This is a great forum with very useful information. I have a problem that I can not find a solution on the forum. Please read on.
We have 2 ISA 2006 ENT. on a cluster mode doing reverse proxy for our Website. We have 2 NICs on each ISA plus a third one for the NLB.
1 NIC connected to Internal (where the Web Server is) (No Gateway) (Private IP) 2 NIC connected to External with Public IP (81.4.X.44), Default gateway is the Ethernet of our Checkpoint Firewall (81.4.X.39)
Now on the same subnet as the ISA Ext. NIC we have 2 more servers configured with IP that belong to the same subnet.
All works very well, the problem is that sometime the Servers on the same Subnet as the ISA Ext NIC loose communication with ISA cannot reach our website.
The other problem if a user from the Internal LAN (192.168.X.X) tries to reach the Website but is using NAT from the Checkpoint with a Static IP from the same subnet as the ISA Ext. NIC, will fail to get an answer back. It will reach ISA but the answer will not return.

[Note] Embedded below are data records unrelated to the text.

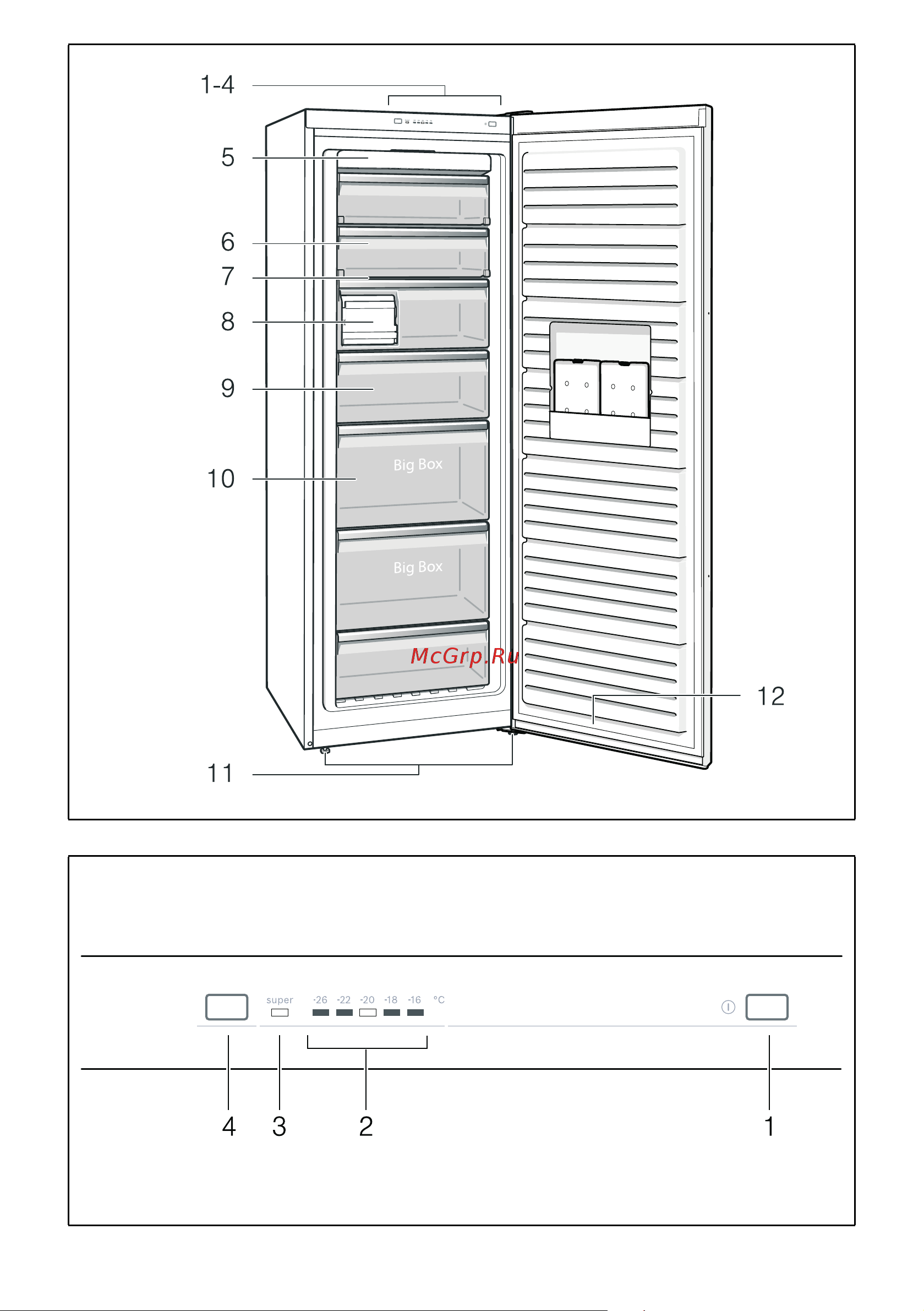 1-4

5

6

7

8

9

10

Big Box

Big Box

McGrp.Ru

12

11

super -26 -22 -20 -18 -16 °C

4 3 2 1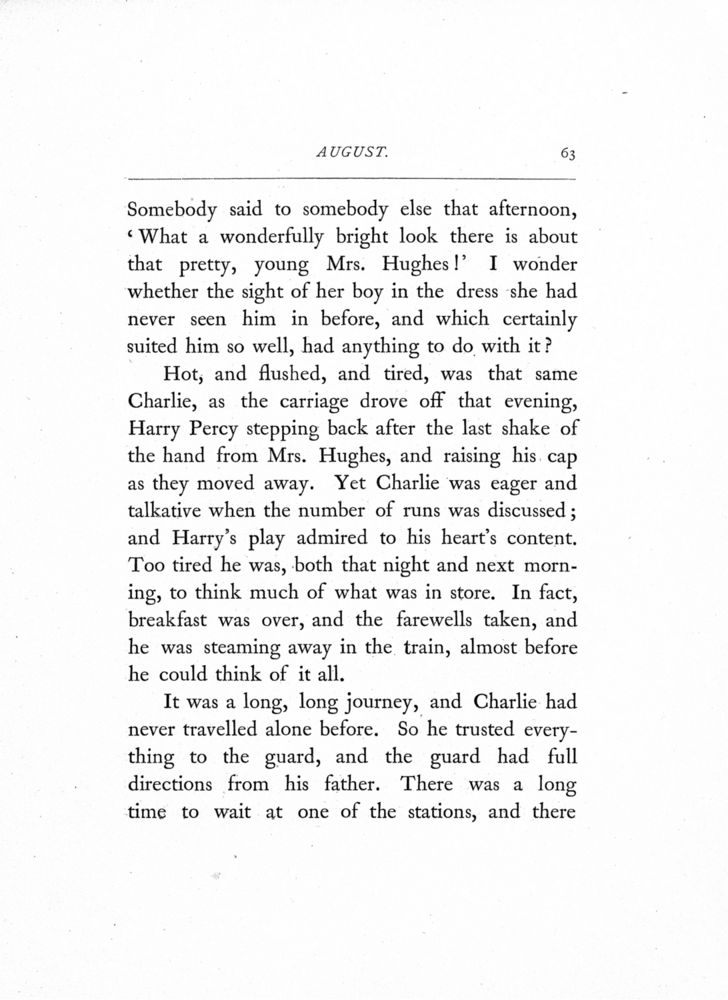 AUGUST. 63

Somebody said to somebody else that afternoon, 'What a wonderfully bright look there is about that pretty, young Mrs. Hughes!' I wonder whether the sight of her boy in the dress she had never seen him in before, and which certainly suited him so well, had anything to do with it?

Hot, and flushed, and tired, was that same Charlie, as the carriage drove off that evening, Harry Percy stepping back after the last shake of the hand from Mrs. Hughes, and raising his cap as they moved away. Yet Charlie was eager and talkative when the number of runs was discussed; and Harry's play admired to his heart's content. Too tired he was, both that night and next morning, to think much of what was in store. In fact, breakfast was over, and the farewells taken, and he was steaming away in the train, almost before he could think of it all.

It was a long, long journey, and Charlie had never travelled alone before. So he trusted everything to the guard, and the guard had full directions from his father. There was a long time to wait at one of the stations, and there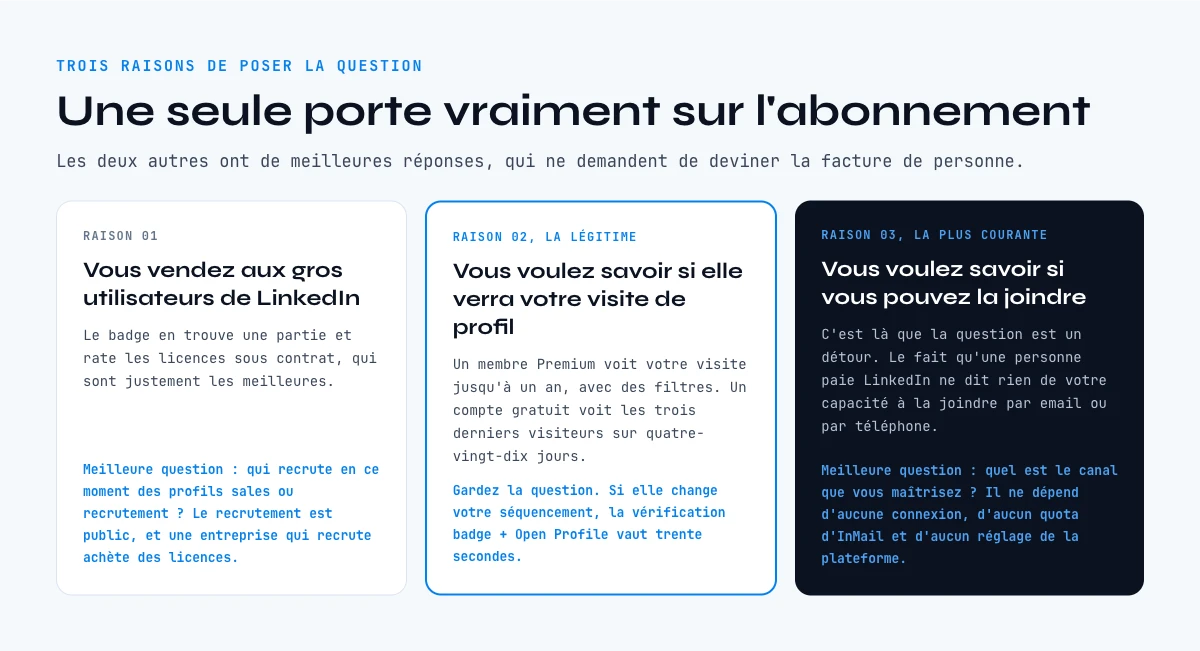 TROIS RAISONS DE POSER LA QUESTION

Une seule porte vraiment sur l'abonnement

Les deux autres ont de meilleures réponses, qui ne demandent de deviner la facture de personne.

RAISON 01

Vous vendez aux gros utilisateurs de LinkedIn

Le badge en trouve une partie et rate les licences sous contrat, qui sont justement les meilleures.

Meilleure question : qui recrute en ce moment des profils sales ou recrutement ? Le recrutement est public, et une entreprise qui recrute achète des licences.

RAISON 02, LA LÉGITIME

Vous voulez savoir si elle verra votre visite de profil

Un membre Premium voit votre visite jusqu'à un an, avec des filtres. Un compte gratuit voit les trois derniers visiteurs sur quatre-vingt-dix jours.

Gardez la question. Si elle change votre séquencement, la vérification badge + Open Profile vaut trente secondes.

RAISON 03, LA PLUS COURANTE

Vous voulez savoir si vous pouvez la joindre

C'est là que la question est un détour. Le fait qu'une personne paie LinkedIn ne dit rien de votre capacité à la joindre par email ou par téléphone.

Meilleure question : quel est le canal que vous maîtrisez ? Il ne dépend d'aucune connexion, d'aucun quota d'InMail et d'aucun réglage de la plateforme.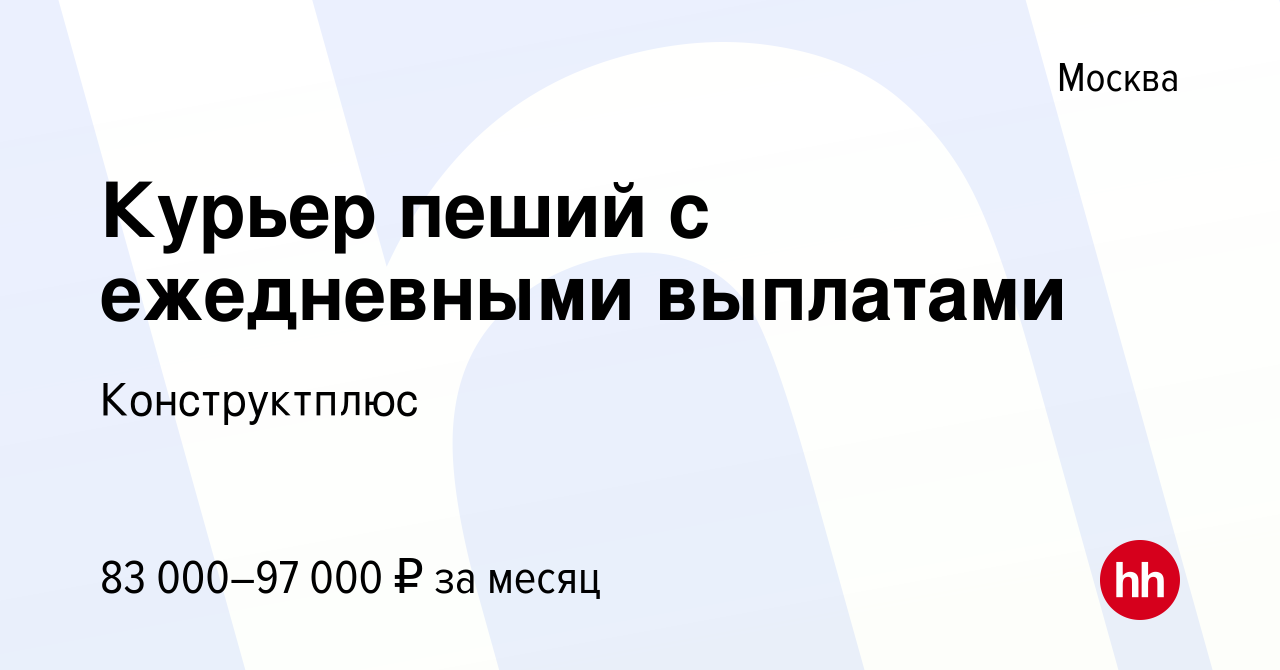 Москва

Курьер пеший с ежедневными выплатами

Конструктплюс

83 000–97 000 ₽ за месяц

hh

Thank you for your reply. I will try to explain our setup and the problem the best I can.
Below is our Network Diagram:
Internet | | (81.4.X.X)DMZ-----Checkpoint Firewall | | |(81.4.X.X) | ISA 2006 ENT Local Lan (192.168.X.X) NLB |(192.168.X.X) no Gateway) | WEB SERVER (192.168.X.X)
Basically the ISA 2006 ENT (NLB) is used as a Reverse Proxy for our Web Server. The ISA Card on the DMZ (outside) is configured with an 81.4.X.X IP with Gateway the Ethernet of the CheckPoint (81.4.X.X). The NIC Card connected to the Internal has an IP of 192.168.X.X with NO Gateway. Now the setup works very well for both the users coming from the Internet and the Local LAN users.
1. On the DMZ LAN (Same Subnet as ISA) we have two more servers. Both are Mail (SMTP) Servers that we do not want to move behind the ISA servers. When we try to access our website from those servers it works sometimes and sometimes not. It seems that ISA sometimes will allow the traffic coming from the 81.4.X.X LAN and sometimes NOT (Random).
2. If I try to access our website from the Internal LAN but I am using NATing from Checkpoint with an IP from the same Subnet as ISA (81.4.X.X) then I do not get a request back. The request reaches ISA but it seems that it is not treated as an External Request. The request is accepted by ISA but it will not follow the Web Proxy rule and our website will not be displayed.
I hope that I was clear. Let me know if you need any other information.
You'll have too many paths to the same resource and I'm sure name resolution is causing the problem.
Choose either the ISA Firewall or the CP as the outbound gateway, then create your DNS infrastructure to support the solution. I would choose the ISA Firewall, of course, becuase it's more secure from the HTTP perspective, but just make a choice and go with that.